Even the UN High Commissioner for Human Rights, Navanethem Pillai, a Tamil, came under fire when she visited Sri Lanka. Government ministers were set up to deride her, and paint her as a Tamil sympathizer, to deflect her from her mission. But it did not stop her from carrying out her task.
It is quite impossible to anticipate what her report will be like when it is tabled at the UNHRC council meeting in March 2014. But it is likely to bring some sanity into the situation in Sri Lanka, and assisting in the reconciliation process, and spelling out possible routes to a political solution.
Perhaps it will not fail to note that the population of the Tamils has decreased drastically, drifting to foreign lands to protect their families from violence, and the shrinking employment opportunities at home. It is estimated that more than one-third of the Tamil population now lives in foreign lands.
WHAT IS THE SOLUTION?
The Tamils and Sinhalese have lived side by side for many centuries on the island. The debate about who was first on the island is irrelevant, and does not help the reconciliation process.
After independence in 1948 the Tamils were shunted aside. They were sidelined politically for many years, massacred physically, and treated as some foreign interfering element, when all they wanted was to be treated like the Sinhalese. But it did not happen, and violence became a part of their lives.
They reacted in predictable ways that finally led to war and, and a violent end. But they could profit from the lessons of history and see a way forward.
German atrocities in World War II are well known, and reconciliation with enemies looked impossible. But today Germany and America are firm friends, so too are their relations with the UK and France. Japan destroyed Pearl Harbor, and America dropped Atomic bombs on Hiroshima and Nagasaki, but today Japan’s closest ally is America! Millions of Jews died in Nazi Germany’s concentration camps, but today it this Holocaust is which binds the German state to the Jewish.
More recently, in 1994, some 800,000-1,000,000 perished in Rwanda, as Tutsis and Hutus killed each other in an ethnic war. Today they are united. Two public holidays mark the beginning and end of the genocide. It is hard to believe, but today they live side by side in relative harmony!
In Sri Lanka, the Tamils would surely want to take a second look at the 13th Amendment, because it does not meet the test of democracy. Why have provincial council at all if the President is going to fund, control, and steer everything from afar. It is the councilors who should be empowered to steer the fortunes of the province and implement their own decisions. There is hardly any need to say that this should also apply to the Sinhala provinces.
The Tamils would also like to see the Tamil language used to help people, and not be entrenched in the constitution like a dead language. It should be used when Tamils transact business with the state institutions, and in the courts of law. Note that in the West, state employees in multilingual countries, are paid a monthly allowance, if they gain competency in another national language.
The prime consideration of the Tamils is security, which determines their very existence.
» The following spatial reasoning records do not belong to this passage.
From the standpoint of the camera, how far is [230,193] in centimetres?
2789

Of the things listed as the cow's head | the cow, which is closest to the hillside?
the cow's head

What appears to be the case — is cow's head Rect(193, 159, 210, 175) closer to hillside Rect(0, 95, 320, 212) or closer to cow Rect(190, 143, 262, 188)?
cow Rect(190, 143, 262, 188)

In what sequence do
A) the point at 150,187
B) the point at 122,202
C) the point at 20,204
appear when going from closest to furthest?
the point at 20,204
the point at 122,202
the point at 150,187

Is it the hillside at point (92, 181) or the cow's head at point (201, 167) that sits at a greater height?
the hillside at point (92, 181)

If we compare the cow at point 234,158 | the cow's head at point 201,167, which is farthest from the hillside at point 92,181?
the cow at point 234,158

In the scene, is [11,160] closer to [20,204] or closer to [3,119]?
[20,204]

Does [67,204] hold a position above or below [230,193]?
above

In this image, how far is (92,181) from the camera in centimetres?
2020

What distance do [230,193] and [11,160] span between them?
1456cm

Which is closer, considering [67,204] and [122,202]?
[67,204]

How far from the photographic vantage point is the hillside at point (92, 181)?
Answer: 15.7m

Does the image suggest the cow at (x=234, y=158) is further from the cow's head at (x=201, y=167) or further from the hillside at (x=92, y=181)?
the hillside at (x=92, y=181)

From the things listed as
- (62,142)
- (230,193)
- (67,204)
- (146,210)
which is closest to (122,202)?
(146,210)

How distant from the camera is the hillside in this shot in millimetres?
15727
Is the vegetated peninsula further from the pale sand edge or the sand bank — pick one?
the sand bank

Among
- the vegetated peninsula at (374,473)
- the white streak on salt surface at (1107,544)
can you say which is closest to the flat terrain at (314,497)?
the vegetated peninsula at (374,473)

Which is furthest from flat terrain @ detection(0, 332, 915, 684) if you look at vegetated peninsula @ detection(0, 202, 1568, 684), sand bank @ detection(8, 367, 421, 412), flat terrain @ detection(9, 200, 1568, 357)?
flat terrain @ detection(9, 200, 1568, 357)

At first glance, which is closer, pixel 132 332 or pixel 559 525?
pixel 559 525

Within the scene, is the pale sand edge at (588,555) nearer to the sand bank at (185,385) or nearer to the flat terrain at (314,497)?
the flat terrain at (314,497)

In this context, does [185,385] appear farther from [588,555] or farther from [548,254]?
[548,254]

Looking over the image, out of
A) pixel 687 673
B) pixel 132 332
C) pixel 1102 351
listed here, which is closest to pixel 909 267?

Now that the conflict is ended by the war, there will be an extended period to recast relationships between the state and Tamils, the Sinhalese and Tamils, to overcome past iniquities and focus on the future.
The Tamils must have the assurance that their security won’t be compromised again on any account. While the international community is there to afford relief, it takes time to assemble and implement their directives. It needs an effective local mechanism to prevent such a development.
One clear and unambiguous way of ensuring this would be to embed a self-determination clause in the Sri Lanka constitution as a clear safeguard against any excesses or discriminatory action by the state. At the same time, there must also be safeguards to prevent it being invoked frivolously.
It’s a small price to pay to be a part of a democracy!